WebSocket messages in a Voice API session can be encoded in two formats, chosen with the message_format option when you request the session. Start with JSON for the best developer experience, and switch to MessagePack if you need better performance.
| Format | Frame type | Binary data | Trade-off |
|---|
| JSON (default) | TEXT | base64-encoded strings | Human-readable, easy to debug |
| MessagePack | BINARY | raw binary | Roughly 25-30% less bandwidth, 2x-4x faster encoding/decoding |
Send JSON messages as TEXT frames and MessagePack messages as BINARY frames. Sending the wrong frame type results in connection errors.

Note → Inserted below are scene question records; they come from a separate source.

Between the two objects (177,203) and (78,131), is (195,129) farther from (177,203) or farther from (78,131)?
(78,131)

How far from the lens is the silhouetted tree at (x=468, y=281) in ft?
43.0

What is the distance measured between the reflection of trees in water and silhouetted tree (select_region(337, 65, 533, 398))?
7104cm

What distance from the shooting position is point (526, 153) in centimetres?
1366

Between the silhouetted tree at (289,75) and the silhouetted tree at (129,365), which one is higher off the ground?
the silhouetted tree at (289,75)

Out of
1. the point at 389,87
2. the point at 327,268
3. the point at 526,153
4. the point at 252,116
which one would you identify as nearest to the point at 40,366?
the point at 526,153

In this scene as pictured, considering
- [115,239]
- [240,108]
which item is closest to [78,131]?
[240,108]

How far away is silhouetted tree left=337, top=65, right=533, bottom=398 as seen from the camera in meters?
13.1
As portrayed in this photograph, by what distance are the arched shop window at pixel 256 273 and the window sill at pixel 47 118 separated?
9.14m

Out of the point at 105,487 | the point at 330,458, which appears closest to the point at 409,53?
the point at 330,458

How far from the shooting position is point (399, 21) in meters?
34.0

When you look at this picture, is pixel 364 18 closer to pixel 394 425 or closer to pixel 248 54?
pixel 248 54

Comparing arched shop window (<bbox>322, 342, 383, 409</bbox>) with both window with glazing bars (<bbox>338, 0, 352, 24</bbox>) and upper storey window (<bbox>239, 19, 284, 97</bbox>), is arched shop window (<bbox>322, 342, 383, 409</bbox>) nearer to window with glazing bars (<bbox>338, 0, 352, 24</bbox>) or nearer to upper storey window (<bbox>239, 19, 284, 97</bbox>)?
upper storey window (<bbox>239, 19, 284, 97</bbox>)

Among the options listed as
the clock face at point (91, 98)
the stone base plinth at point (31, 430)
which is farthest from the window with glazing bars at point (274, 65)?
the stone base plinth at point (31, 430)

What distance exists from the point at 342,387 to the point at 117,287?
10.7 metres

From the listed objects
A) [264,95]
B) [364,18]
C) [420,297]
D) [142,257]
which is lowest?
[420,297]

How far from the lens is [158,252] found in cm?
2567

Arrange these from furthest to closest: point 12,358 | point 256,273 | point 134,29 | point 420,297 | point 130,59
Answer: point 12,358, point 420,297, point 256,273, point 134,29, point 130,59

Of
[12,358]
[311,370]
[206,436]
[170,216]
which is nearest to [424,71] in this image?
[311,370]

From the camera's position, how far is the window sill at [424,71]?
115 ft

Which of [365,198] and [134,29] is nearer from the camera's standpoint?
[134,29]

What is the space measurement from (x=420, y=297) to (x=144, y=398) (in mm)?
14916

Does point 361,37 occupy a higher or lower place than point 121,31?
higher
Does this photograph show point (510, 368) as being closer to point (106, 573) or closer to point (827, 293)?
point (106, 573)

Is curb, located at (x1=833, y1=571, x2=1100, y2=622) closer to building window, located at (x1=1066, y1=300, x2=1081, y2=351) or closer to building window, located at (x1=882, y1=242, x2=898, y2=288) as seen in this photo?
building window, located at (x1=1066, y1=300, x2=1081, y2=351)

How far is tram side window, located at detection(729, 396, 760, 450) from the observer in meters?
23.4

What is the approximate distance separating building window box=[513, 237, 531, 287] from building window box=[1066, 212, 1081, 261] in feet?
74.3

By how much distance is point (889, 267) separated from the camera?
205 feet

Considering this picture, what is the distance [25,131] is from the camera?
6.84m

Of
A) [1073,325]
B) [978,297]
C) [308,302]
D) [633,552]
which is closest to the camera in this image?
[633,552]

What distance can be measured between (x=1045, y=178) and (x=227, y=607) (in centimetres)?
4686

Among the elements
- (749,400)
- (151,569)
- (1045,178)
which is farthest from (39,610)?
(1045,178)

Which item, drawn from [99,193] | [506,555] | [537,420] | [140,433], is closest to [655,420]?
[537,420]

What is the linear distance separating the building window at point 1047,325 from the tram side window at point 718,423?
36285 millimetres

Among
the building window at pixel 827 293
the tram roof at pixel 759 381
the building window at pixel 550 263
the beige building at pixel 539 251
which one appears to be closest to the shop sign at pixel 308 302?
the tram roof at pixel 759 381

MessagePack messages must be encoded as maps with string keys, not as arrays. The structure must match the JSON schema exactly, with all field names preserved (for example, {"source_media_chunk": {"data": <binary>}}). Some MessagePack libraries default to array encoding for performance, so check your library’s configuration.
The following example sends the same audio chunk in both encodings:
// Raw binary audio data
const audioData = getAudioChunk();
// Base64 encode the audio data
const base64Audio = btoa(audioData);
const message = {
source_media_chunk: {
data: base64Audio
}
};
// Send as TEXT frame
websocket.send(JSON.stringify(message));
import { pack } from 'msgpackr';
// Raw binary audio data
const audioData = getAudioChunk();
const message = {
source_media_chunk: {
data: audioData // No base64 encoding needed
}
};
// Send as BINARY frame
websocket.send(pack(message));
For the full list of message types exchanged during a session, see the WebSocket Streaming reference. For how those messages fit into the session lifecycle, see Understanding Voice Sessions.